L'histoire du biltong : le snack original d'Afrique du Sud
Jun 11, 2026
Bien avant les emballages sous vide et les étiquettes protéinées, il y avait une lanière de bœuf salée et épicée, suspendue dans l'air sec du veld africain. Voilà le biltong – et son histoire est plus ancienne, plus sauvage et nettement plus intéressante que celle de la plupart des snacks.
Né sur la route
Le biltong n'est pas né dans une usine. Les Khoïkhoï, peuple indigène d'Afrique australe, salaient et séchaient déjà la viande bien avant que les navires européens n'apparaissent à l'horizon.

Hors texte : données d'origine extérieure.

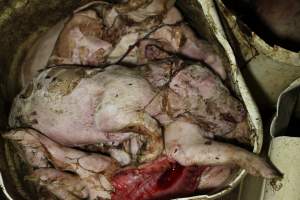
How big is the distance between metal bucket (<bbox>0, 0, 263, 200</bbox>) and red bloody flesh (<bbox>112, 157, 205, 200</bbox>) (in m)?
0.12

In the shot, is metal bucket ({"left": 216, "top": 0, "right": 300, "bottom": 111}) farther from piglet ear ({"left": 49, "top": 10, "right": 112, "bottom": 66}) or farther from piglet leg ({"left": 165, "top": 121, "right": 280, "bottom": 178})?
piglet ear ({"left": 49, "top": 10, "right": 112, "bottom": 66})

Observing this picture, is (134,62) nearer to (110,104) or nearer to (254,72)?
(110,104)

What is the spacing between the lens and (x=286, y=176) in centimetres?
132

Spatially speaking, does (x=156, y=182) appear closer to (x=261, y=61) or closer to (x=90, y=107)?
(x=90, y=107)

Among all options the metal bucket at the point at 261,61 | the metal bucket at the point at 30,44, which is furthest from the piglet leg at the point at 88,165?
the metal bucket at the point at 261,61

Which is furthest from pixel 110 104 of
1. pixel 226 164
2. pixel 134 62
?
pixel 226 164

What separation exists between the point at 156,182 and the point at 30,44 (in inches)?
28.0

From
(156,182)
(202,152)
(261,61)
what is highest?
(261,61)

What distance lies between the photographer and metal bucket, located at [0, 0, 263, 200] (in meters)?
1.24

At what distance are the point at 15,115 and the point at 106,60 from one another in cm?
33

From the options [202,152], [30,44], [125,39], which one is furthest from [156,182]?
[30,44]

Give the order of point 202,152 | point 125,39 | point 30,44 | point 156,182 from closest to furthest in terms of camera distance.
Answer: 1. point 202,152
2. point 156,182
3. point 125,39
4. point 30,44

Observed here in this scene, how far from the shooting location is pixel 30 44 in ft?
5.64

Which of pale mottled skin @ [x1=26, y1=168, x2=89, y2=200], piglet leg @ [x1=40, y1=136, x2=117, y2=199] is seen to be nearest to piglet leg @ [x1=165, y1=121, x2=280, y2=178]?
piglet leg @ [x1=40, y1=136, x2=117, y2=199]
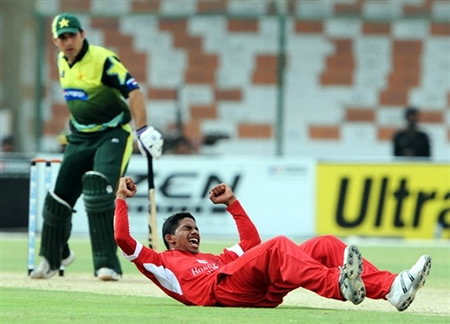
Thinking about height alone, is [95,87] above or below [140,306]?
above

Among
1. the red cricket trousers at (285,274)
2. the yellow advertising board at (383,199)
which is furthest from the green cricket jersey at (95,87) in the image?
the yellow advertising board at (383,199)

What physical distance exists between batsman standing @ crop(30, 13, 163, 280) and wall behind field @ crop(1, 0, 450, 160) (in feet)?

Quand les colons néerlandais sont arrivés au XVIIe siècle, ils ont apporté le vinaigre, le poivre et un véritable amour de la coriandre – et les deux traditions se sont rejointes quelque part au milieu.
Le snack a vraiment fait ses preuves lors du Grand Trek des années 1830, quand les familles voortrekkers chargeaient leurs chariots à bœufs et parcouraient des centaines de kilomètres poussiéreux vers l'intérieur des terres. Pas de réfrigérateurs, pas de boutiques, aucune garantie. La viande devait tenir. Alors ils la salaient, la faisaient tremper dans le vinaigre, la roulaient dans la coriandre et le poivre, puis la suspendaient pour la sécher. Le résultat se conservait des semaines et voyageait comme un champion. Le nom lui-même est des plus pratiques : il vient des mots néerlandais bil (croupe) et tong (lanière).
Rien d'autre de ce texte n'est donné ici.